Eventually, I came to realize that I liked the study of languages best, so I started a BA in English Literature at the University of Calgary in 2006. In 2007, I transferred to UBC in Vancouver where I found an institutional home to guide my process of inquiry into becoming a confident scholar of literary studies. I did an honour's degree in order to gain a more personal focus in my inquiry, and also to experience a broader education in philosophy and literary theory. In 2010, I wrote my honour's thesis on the fraught construction of personal identity as a conflation of personal memory, photographs, myths, garbage, and cultural memory within Margaret Laurence's The Diviners.
I graduated in 2010 with my BA and soon found work in document control, report formatting, and writing/editing at an Environmental Engineering consulting firm.

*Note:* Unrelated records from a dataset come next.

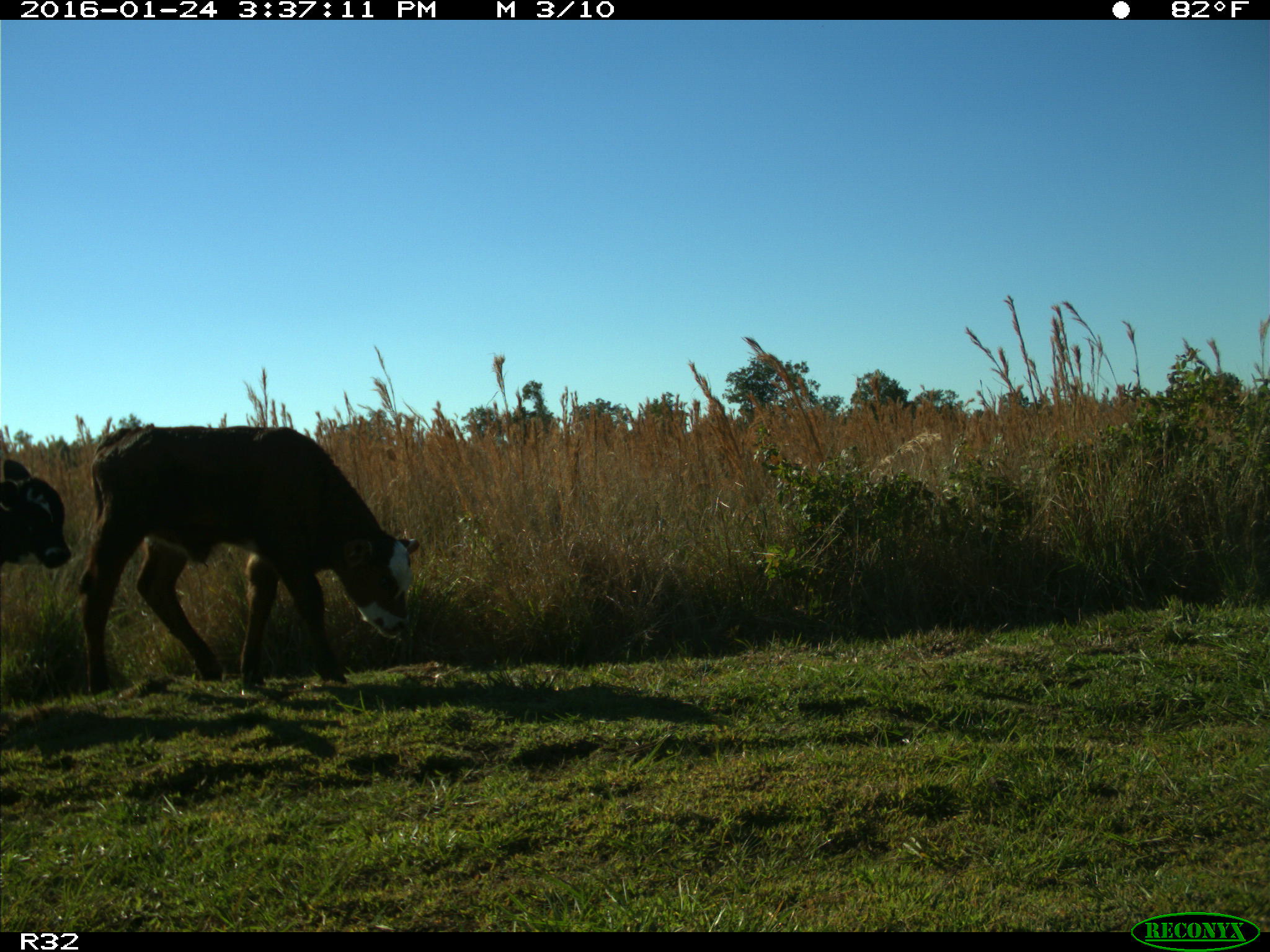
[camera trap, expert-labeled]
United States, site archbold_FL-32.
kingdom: Animalia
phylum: Chordata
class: Mammalia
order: Artiodactyla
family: Bovidae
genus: Bos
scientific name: Bos taurus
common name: domestic cow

Despite my lack of enthusiasm with business education in my youth, I found myself quite capable of contributing to the culture and success of the company. I learned a lot about collaborative work and working as a group of specific experts that combine skills to complete tasks bigger than could be completed by an individual alone. I found the collaborative and inclusive culture of that company to be congruent with the style of collective organization that I experienced with JBK and Food Not Bombs.

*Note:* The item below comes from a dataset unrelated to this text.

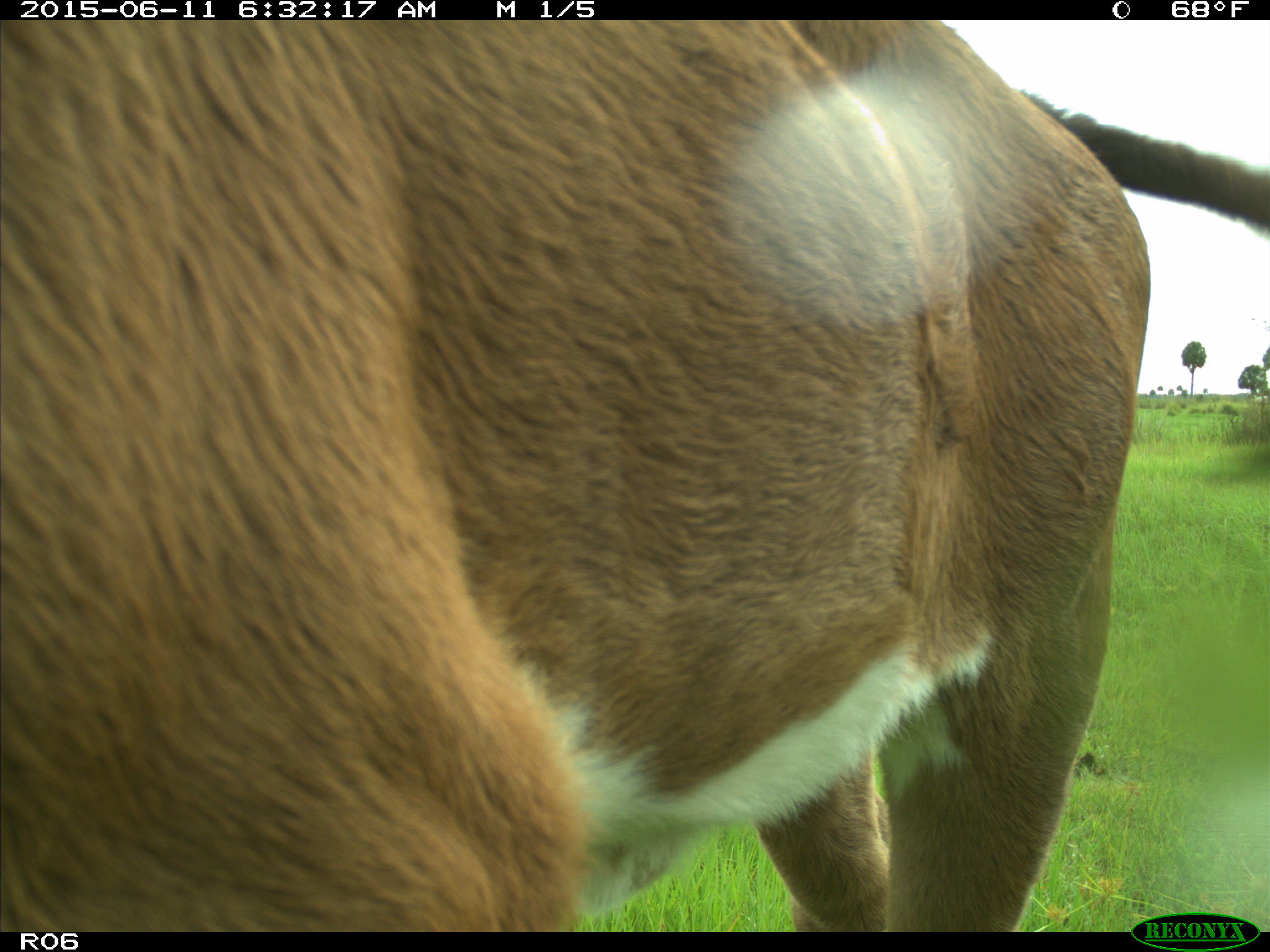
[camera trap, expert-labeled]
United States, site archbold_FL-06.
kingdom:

In 2011, after realizing that I still had a lot questions to sort out regarding my approach to the study of English Literature, I started my MA at UBC. I excelled in courses on poetry and literary theory, and I did my thesis work on graphic novels. I worked as a TA for four semesters, leading a discussion group of around thirty first-year English students. In following a syllabus laid out by an established instructor, I learned the importance of a well-structured curriculum that focuses on general themes that can by analyzed in specific instances in each work. After four semesters of teaching, I learned to follow a guided path of inquiry that inspires questioning among my students while teaching them the tools and methods of the discourse that must be followed.
I started my MA with intentions to do my PhD and then try to become a professor, but I found that I just loved teaching so much that I decided to make that my main focus. I noticed that I found the interactions with the younger students just out of high school to be especially rewarding. By the time I finished my MA thesis--on the frustrated potential for ecological interconnectedness in Alan Moore's Swamp Thing comic series--I knew that I wanted to be a teacher more than anything else. In 2013, I moved back to Calgary with my wife and applied for the BEd. at The Werklund School of Education at the University of Calgary.
Through it all I have learned a lot and had my mind changed a million times, but I've stayed true to my punk roots. Knowledge is always transgressive, like punk, but learning to apply that knowledge requires structure and the willingness to work within a framework. As a scholar and punk I know to question everything as much as you possibly can, but as an aspiring teacher I know that all that questioning leads nowhere without the use of established method to organize your thoughts. I aim to teach using a discipline-focused approach to inquiry with an emphasis on the importance of the community of the classroom and the collaborative construction of knowledge. This blog is an account of life as I finish my path to becoming a high school teacher. You will find posts about teaching, coffee, poetry, punk rock, and my adventures with my wife and cat.